_SUPPLIED PASSAGE_
↓↓↓
# Entry-level IT support job?



## dpcompower (Nov 17, 2008)

Hi,
I am living in Fort Worth/Dallas, Texas area.
I had Associate in PC Support back in 2001, and MCSE 2000 in the same year. But, I couldn't pursue the career in IT back then when the industry cut back manpower.
After my company laid off last year, I went back to business school to renew my IT in computer network technician program. Back to this point, I got MCP 2003 (4 exams, 3 left on MCSE), A+, Network+, Office 2003 Specialist. I'll be graduated next month.
From 2001, I worked part time on my free time as freelance IT tech support residental customer on Windows pc (everything from build to fix and upgrade). The problem is that was not official to put on my resume since no company prove it for me. Started from last month, I worked volunteer at a senior center as basic computer teacher and maintain their pc also. So, I am very good with personal computer, and knowledgeable with Windows networking (built and maintain our class's lab network, had a virutal LAN at home).
I want to get into the door of my IT career, but it is so hard since I didn't offically work in the field (except the volunteer part).
I wonder if anyone with IT career in the area can point me to where the possibility is higher to get hired as entry-level. I know for sure I am up to the job, just need someone to give me the opportunity to get in.
Please, if you in the are, let me know any big company that hire a lot of IT technicians including entry-level like me. I need to know companies that see my skills without asking for offical IT career history.
Or, if any of you have a IT business and want to hire and take me under your wings, I will be so glad to work with. Just give me the opportunity, I can prove right away that I am worthy more than the salary paid for entry-level tech.
I know it sounds like I am desparated, but I am now since my unemployment benefit will run out soon when I finished my training. I don't want to live on others' support.
You can contact me at my email dpcompowerAThotmail.com if you would like to.


----------



## bry623 (Apr 8, 2002)

Can you try a temp staffing service?


----------
↑↑↑
_PROVIDED RECORDS_
↓↓↓
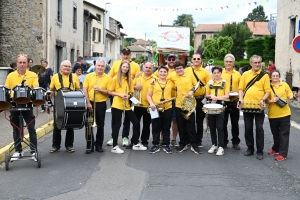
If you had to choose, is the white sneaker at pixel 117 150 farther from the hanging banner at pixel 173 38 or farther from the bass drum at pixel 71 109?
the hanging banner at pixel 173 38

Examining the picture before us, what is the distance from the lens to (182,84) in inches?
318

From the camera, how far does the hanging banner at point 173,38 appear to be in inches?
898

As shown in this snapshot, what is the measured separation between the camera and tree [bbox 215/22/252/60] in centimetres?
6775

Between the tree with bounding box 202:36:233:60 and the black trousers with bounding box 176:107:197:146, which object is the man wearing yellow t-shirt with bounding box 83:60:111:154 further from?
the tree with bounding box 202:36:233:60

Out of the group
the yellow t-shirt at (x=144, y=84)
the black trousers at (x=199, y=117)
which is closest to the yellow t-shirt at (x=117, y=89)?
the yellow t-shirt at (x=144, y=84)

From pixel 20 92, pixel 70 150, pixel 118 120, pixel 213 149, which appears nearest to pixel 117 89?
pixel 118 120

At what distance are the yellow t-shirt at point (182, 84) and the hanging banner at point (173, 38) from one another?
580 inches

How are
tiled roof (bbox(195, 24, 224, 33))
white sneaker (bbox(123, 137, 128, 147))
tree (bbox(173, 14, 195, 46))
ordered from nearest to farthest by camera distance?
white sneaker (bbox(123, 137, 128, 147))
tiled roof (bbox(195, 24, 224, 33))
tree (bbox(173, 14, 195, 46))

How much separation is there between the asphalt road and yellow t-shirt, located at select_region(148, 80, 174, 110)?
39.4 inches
↑↑↑
↓↓↓
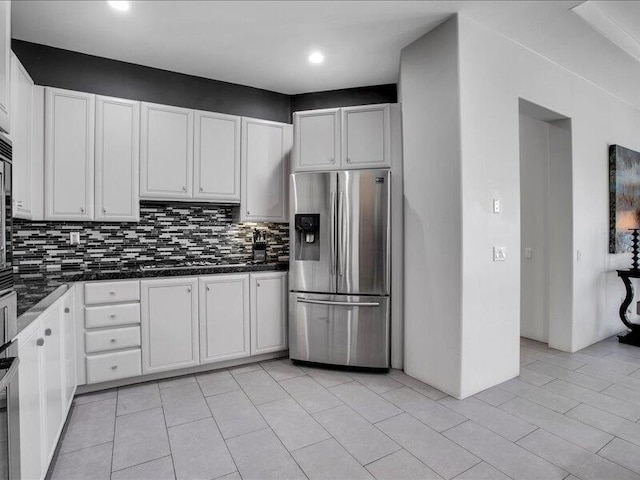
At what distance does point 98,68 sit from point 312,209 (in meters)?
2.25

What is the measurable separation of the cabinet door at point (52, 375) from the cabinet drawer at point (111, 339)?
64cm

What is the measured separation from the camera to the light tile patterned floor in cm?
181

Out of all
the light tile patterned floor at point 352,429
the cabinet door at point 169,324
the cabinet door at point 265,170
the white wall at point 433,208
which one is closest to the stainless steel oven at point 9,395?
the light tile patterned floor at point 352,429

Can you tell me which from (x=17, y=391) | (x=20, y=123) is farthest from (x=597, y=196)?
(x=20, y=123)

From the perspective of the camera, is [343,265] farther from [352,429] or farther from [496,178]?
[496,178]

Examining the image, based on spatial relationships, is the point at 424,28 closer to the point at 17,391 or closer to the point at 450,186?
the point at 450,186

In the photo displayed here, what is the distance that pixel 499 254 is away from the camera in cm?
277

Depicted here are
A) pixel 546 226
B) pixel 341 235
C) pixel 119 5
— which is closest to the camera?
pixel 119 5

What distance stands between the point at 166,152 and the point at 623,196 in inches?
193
↑↑↑
_TO BE DONE_
1. Please repeat the stretch from "## dpcompower (Nov" through "cut back manpower." in the IT job thread word for word.
2. How many lines of the records contain the word "white"? Give only the number.

_SOLVED PROBLEMS_
1.
## dpcompower (Nov 17, 2008)

Hi,
I am living in Fort Worth/Dallas, Texas area.
I had Associate in PC Support back in 2001, and MCSE 2000 in the same year. But, I couldn't pursue the career in IT back then when the industry cut back manpower.

2. 4